Fechámos um ano em que a Saúde Global conheceu marcos e desafios.


Assistimos, finalmente, e após três anos de crise, à declaração do fim da Emergência de Saúde Pública de âmbito Internacional (PHEIC) causada pela pandemia de COVID-19, marcando um ponto de viragem. Foi igualmente declarado o fim da PHEIC pelo surto de Mpox. Novas vacinas contra a malária, contra a dengue e contra a meningite foram aprovadas e começaram a ser distribuídas. Vários países alcançaram marcos importantes com a eliminação da malária ou doenças tropicais negligenciadas. Estamos agora nos estágios finais dos esforços para erradicar a poliomielite e mais de 30 países introduziram a vacina contra o HPV.


O consumo de tabaco diminuiu em 150 países, resultando numa redução global de 19 milhões de fumadores nos últimos dois anos. Avançámos no combate às gorduras trans, com seis países a implementarem proibições ou limites no ano passado e outros sete a aplicarem-nos. Estão em curso esforços para combater a subnutrição e a obesidade infantil, promover o aleitamento materno, aumentar os impostos sobre substâncias nocivas, regulamentar o marketing alimentar dirigido a crianças, incentivar a atividade física e aumentar a segurança rodoviária. Vários países desenvolveram planos de ação "Uma Só Saúde" reconhecendo a ligação entre a saúde dos seres humanos, dos animais e do ambiente. O impacto da crise climática na saúde ganhou (finalmente!) particular destaque na agenda da COP28, com uma declaração global sobre clima e saúde.


Por fim, no ano em que a Organização Mundial de Saúde celebrou o seu 75.º aniversário, a Assembleia Mundial da Saúde reconheceu os esforços coletivos dos profissionais de saúde, parceiros e atores na persecução de "Saúde para Todos" e a Assembleia Geral das Nações Unidas debateu uma agenda cheia de temas de saúde, comprometendo-se a promover a cobertura universal de saúde, acabar com a tuberculose e prevenir futuras pandemias.


Apesar destes marcos, o ano de 2023 foi também marcado por um número invulgarmente elevado de crises com consequências humanas significativas. Os ataques do Hamas a Israel e a subsequente violência em Gaza resultaram em milhares de vítimas e danos significativos nas infraestruturas locais de saúde, que perdurarão nos próximos anos. Resultaram ainda na deslocação de cerca de 1,9 milhões de palestinianos em Gaza. Impacto idêntico regista-se noutras geografias, como a guerra no Sudão, que provocou mais de 7 milhões de deslocados e fome generalizada; a guerra civil na Etiópia; a violência dos gangues no Haiti; a violência dos rebeldes no leste da República Democrática do Congo, que deslocou um número recorde de 6,9 milhões de pessoas; e os conflitos em curso na Ucrânia, em Myanmar, no noroeste da Síria e noutros locais. Não pode ser mais clara a ligação fundamental entre paz e saúde, particularmente pela forma como a insegurança, a pobreza e o acesso inadequado a água potável e saneamento contribuíram para a propagação de doenças infeciosas, incluindo um preocupante ressurgimento da cólera, mas também aumento de doença mental, e exacerbação de condições crónicas.

■ O que fazer
Segundo o texto sobre a saúde global em 2023, de quanto foi a redução mundial do número de fumadores nos últimos dois anos?

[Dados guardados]
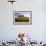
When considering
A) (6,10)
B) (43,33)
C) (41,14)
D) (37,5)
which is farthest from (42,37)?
(6,10)

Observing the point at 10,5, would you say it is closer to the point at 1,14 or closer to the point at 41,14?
the point at 1,14

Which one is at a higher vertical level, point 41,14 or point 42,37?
point 41,14

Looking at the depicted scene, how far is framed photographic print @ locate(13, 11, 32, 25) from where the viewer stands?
546cm

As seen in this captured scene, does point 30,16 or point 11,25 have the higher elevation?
point 30,16

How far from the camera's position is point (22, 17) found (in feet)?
17.9

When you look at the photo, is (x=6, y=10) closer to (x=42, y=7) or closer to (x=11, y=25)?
(x=11, y=25)

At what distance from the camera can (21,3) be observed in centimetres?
546

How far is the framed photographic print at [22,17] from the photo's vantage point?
546 centimetres

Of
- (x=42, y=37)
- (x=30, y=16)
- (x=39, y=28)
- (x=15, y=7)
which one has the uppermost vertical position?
(x=15, y=7)

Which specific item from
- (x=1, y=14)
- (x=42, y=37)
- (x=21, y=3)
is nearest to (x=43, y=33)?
(x=42, y=37)

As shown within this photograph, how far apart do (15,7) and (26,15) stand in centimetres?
53

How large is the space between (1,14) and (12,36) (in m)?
0.97

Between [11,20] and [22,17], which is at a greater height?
[22,17]

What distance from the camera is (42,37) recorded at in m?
5.56
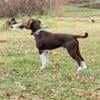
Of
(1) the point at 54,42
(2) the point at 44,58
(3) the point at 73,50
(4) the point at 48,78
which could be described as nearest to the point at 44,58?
(2) the point at 44,58

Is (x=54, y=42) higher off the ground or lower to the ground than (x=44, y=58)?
higher

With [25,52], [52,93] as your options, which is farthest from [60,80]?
[25,52]

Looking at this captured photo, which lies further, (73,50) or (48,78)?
(73,50)

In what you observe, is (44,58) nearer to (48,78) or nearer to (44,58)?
(44,58)

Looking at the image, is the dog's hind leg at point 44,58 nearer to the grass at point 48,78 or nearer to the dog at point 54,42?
the dog at point 54,42

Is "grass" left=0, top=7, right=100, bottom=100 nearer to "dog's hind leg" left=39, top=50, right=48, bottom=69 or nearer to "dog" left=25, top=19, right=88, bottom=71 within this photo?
"dog's hind leg" left=39, top=50, right=48, bottom=69

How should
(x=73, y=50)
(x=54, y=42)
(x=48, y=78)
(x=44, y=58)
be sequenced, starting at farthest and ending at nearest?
(x=44, y=58)
(x=54, y=42)
(x=73, y=50)
(x=48, y=78)

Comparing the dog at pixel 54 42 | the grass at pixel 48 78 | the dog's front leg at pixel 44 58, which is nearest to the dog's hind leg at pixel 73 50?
the dog at pixel 54 42

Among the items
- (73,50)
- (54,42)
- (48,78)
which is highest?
(54,42)

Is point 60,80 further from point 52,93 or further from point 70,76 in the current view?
point 52,93

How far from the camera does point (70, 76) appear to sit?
421 inches

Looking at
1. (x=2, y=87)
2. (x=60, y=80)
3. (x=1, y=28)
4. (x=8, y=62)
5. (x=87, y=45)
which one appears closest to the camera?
(x=2, y=87)

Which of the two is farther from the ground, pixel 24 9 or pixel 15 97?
pixel 15 97

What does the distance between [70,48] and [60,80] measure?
1.48 meters
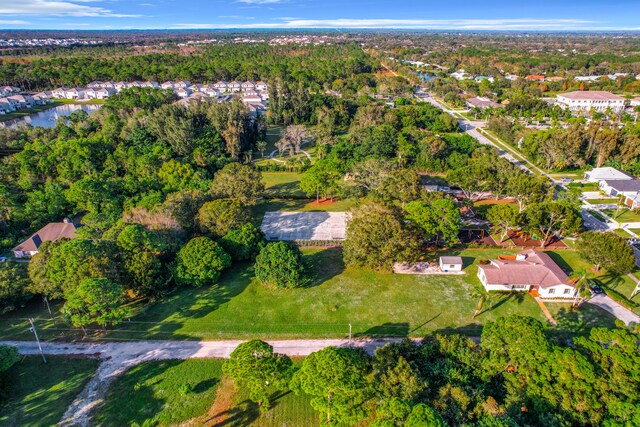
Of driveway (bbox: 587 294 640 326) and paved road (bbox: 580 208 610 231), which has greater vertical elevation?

■ Resolução
19 milhões de fumadores.